Image from Michael Holden on Flickr
This evening I attended a Toastmasters meeting where the theme for the meeting was New Beginnings. It seemed appropriate. We are in a new year. The club is meeting in a new location. And on Saturday I got myself a new hairstyle.

The Table Topics question assigned to me was to tell about one of my goals for the new year, an opportunity to describe my 365 Project.  I find that telling someone else about a goal is one of the best ways to ensure that I follow through. Another member responded to her Table Topics question by describing a writers' group she joined that will be meeting through the next month. And a third member described a writing course she is teaching later this month.

Those coincidences made me decide to expand further on my goals for this project. The primary goal is for me to establish the habit of writing every day, but I also hope that others will consider writing more, too. So in addition to writing pieces that may lead up to writing whole stories, I will be sharing the lessons I learn along the way. After less than a week of my Project 365, I already have some to share.

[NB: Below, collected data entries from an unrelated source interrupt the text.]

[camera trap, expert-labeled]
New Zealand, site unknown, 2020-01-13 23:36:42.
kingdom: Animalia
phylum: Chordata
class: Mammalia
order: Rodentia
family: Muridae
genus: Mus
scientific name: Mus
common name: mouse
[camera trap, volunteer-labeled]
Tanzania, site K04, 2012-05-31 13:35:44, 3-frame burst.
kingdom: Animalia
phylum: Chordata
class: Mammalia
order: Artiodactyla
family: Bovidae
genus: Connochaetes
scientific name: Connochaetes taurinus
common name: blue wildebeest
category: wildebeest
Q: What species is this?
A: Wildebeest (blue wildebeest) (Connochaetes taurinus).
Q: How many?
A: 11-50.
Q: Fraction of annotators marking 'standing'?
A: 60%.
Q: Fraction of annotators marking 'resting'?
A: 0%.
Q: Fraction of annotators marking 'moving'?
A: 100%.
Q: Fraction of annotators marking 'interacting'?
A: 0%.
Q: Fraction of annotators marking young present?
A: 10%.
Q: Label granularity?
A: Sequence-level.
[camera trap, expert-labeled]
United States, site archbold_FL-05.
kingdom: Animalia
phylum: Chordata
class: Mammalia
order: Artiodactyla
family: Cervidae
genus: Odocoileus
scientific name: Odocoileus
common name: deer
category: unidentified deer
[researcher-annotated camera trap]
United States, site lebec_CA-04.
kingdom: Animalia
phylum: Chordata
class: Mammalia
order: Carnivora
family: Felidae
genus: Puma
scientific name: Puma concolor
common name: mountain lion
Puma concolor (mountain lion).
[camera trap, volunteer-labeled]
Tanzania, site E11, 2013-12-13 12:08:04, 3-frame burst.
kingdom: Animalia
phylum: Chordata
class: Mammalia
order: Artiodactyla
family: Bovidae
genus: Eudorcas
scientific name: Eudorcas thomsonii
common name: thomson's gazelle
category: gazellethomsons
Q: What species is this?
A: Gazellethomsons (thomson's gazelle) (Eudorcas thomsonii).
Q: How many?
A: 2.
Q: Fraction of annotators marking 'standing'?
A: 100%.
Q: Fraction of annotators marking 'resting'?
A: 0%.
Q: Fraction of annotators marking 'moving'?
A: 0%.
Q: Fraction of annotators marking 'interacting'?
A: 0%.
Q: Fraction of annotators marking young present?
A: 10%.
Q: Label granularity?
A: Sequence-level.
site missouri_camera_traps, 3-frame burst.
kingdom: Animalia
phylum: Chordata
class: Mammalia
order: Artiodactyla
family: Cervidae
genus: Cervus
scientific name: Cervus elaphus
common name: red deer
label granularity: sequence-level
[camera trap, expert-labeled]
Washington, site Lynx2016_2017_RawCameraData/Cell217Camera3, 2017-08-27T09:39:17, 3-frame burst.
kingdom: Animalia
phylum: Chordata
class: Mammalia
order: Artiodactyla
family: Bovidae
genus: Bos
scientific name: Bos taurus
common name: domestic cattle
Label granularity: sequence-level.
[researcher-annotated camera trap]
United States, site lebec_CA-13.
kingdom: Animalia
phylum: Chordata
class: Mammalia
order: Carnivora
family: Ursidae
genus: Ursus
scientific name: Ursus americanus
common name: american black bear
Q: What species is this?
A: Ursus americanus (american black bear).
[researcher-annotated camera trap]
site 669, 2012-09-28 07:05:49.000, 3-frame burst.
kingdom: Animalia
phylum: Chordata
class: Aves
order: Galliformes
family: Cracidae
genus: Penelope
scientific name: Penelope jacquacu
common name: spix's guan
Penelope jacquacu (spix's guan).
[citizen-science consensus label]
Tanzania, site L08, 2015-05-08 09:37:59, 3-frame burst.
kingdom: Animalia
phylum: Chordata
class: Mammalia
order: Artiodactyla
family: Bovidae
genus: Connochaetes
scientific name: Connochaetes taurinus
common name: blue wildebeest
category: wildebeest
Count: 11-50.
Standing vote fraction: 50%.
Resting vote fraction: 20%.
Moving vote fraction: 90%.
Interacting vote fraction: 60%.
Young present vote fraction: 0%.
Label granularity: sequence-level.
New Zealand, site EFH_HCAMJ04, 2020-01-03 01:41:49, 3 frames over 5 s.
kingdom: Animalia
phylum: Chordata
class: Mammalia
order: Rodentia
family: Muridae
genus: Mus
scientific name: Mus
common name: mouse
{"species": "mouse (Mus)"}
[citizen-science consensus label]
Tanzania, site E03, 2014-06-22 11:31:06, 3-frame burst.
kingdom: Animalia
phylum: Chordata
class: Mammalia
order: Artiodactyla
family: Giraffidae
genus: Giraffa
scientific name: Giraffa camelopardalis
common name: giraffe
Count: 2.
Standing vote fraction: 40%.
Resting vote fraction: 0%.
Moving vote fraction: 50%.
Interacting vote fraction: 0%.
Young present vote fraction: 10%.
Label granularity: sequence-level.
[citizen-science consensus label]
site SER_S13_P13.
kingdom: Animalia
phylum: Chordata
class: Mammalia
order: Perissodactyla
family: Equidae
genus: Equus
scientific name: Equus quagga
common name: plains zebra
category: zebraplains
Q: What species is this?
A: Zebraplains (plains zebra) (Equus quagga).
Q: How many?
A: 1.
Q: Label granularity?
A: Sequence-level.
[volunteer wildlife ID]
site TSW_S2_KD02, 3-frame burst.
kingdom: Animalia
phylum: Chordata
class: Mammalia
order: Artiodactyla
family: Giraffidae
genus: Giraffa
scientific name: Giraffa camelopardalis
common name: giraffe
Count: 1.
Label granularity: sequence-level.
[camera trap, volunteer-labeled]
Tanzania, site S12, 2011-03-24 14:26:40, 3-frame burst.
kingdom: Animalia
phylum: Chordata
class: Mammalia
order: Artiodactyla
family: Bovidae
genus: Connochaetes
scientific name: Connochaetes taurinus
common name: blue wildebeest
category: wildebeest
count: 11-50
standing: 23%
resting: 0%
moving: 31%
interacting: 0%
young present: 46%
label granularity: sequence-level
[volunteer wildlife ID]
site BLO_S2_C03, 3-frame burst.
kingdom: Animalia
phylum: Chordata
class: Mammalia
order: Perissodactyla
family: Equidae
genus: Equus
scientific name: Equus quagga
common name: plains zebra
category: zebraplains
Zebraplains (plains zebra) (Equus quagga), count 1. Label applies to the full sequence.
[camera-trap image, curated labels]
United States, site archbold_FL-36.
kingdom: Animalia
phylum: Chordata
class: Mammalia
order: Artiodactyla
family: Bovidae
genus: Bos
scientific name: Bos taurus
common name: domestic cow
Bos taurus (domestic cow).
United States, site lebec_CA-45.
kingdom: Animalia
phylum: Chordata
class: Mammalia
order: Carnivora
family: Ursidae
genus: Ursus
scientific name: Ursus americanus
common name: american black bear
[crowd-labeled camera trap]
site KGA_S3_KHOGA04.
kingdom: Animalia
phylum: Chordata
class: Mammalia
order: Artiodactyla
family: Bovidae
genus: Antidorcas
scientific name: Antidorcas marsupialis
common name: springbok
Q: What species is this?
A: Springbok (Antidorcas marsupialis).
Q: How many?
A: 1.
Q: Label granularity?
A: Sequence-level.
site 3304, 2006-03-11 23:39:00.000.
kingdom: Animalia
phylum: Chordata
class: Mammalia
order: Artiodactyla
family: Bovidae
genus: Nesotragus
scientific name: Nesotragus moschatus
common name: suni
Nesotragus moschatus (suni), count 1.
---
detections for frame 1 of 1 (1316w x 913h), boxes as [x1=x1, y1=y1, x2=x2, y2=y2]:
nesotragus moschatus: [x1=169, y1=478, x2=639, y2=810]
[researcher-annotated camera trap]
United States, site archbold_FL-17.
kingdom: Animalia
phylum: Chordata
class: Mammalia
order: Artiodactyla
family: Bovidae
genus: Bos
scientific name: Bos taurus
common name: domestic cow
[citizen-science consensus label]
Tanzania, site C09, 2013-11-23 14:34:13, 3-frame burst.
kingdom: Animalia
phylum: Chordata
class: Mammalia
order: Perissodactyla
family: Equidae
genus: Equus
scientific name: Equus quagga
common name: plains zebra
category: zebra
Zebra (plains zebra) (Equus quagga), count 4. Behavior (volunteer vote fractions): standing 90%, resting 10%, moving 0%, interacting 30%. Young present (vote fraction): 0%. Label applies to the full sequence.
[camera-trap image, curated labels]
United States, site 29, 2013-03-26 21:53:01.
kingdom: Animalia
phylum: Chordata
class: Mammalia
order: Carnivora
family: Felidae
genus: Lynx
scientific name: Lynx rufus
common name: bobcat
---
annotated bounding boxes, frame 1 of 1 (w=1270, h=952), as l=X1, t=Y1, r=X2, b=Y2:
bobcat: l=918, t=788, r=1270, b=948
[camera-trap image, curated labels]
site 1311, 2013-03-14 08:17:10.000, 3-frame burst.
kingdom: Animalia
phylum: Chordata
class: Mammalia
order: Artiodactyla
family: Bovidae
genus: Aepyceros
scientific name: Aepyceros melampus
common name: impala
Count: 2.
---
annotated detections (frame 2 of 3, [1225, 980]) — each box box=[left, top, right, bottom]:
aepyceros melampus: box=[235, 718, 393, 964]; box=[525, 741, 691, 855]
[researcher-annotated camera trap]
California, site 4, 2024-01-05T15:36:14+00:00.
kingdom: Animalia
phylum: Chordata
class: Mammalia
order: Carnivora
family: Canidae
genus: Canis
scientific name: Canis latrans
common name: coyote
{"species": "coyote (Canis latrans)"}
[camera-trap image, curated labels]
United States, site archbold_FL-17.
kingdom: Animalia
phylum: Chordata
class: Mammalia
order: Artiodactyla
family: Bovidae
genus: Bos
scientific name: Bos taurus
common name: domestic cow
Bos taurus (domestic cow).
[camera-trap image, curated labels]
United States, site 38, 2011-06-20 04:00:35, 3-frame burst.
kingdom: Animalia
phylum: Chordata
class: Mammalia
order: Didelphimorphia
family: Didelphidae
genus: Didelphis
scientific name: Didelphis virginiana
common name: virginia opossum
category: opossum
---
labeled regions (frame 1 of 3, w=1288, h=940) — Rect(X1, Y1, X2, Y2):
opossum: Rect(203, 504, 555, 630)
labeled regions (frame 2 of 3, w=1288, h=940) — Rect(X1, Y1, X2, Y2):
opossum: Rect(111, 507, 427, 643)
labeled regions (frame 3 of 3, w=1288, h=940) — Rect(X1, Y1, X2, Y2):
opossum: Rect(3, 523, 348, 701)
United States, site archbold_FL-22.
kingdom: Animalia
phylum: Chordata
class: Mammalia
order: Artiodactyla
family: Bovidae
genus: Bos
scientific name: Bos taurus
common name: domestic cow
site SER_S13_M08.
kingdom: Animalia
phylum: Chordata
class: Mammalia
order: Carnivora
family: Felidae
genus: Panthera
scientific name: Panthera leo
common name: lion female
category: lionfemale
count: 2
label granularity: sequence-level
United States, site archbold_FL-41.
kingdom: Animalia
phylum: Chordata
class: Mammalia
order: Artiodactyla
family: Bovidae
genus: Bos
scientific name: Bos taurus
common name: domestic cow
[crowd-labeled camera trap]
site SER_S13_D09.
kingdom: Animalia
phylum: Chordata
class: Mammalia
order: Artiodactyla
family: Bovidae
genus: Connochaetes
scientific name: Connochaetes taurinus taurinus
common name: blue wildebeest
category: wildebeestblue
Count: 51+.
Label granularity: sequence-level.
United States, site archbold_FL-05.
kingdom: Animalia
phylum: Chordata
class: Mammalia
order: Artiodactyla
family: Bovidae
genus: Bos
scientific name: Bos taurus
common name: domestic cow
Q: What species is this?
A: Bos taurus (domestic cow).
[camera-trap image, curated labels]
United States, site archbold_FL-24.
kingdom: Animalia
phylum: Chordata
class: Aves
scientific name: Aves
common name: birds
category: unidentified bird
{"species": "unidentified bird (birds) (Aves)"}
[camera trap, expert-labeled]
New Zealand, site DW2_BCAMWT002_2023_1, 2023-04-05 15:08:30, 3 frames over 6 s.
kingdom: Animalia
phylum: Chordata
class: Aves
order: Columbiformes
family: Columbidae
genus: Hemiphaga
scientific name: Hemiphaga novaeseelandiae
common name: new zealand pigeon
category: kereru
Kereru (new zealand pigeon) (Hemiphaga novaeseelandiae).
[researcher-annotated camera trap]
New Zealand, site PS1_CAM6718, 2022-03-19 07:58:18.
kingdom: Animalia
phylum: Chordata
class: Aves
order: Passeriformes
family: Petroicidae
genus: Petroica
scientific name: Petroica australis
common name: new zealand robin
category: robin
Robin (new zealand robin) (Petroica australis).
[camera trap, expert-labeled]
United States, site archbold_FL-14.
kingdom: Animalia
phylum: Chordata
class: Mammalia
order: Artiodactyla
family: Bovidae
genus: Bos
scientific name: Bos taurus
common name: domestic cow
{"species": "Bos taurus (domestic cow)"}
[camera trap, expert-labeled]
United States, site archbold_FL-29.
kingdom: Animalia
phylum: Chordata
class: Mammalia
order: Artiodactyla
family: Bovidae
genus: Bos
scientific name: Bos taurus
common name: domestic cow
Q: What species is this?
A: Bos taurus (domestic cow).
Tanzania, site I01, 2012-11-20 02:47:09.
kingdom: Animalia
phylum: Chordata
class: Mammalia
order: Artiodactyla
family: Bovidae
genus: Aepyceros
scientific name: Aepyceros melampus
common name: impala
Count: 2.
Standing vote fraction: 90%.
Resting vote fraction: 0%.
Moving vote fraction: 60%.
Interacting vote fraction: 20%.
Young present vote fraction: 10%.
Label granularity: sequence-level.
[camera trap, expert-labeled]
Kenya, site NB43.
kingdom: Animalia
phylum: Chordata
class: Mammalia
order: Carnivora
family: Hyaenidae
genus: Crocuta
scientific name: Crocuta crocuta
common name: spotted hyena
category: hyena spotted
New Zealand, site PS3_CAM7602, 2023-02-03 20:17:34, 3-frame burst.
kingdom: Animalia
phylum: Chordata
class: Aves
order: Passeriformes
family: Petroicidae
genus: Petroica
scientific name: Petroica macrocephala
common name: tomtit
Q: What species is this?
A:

Image from courosa on Flickr
The first lesson is that I am surprised that the experiences I have chosen are related more to my childhood growing up in Minnesota than from the many foreign places I couldn’t wait to travel to when I was still in Minnesota growing up. The experiences easiest to draw from are those I thought were too common, too ordinary, too boring while I was living them. And that made me realize that I should have started writing much, much earlier.

The second lesson is that I have to be willing to be vulnerable when writing about the experiences I know best – my own. It is possible that someone – family member, friend, acquaintance – may recognize something of me or of themselves in what I write. So long as I am unwilling to put onto paper – even this electronic version of paper – something that others may recognize, I will never be able to write believably. It has been harder for me to write fictional pieces than stories I have clearly identified as my own experiences, such as many of the warming up exercises I prepared.
Image from urbanworkbench on Flickr

The third lesson is that I need to let go of thinking that everything I write for this project needs to be a finished, final piece. I know – intellectually at least – that writing includes lots of rewriting and editing and then rewriting again. So if I am unable to write a complete story or even a complete character description each day, I still need to write something – in order to develop the habit.

I have added a widget that includes links to several of the online writing exercises. I added them for myself, but also in the hope that others may be inspired to undertake their own writing project.  I chose 500 words as my target length and every day as the frequency. If you choose some other target length or frequency for your own writing project, and if you are willing to be vulnerable enough to share your goals with me, I’d love to know.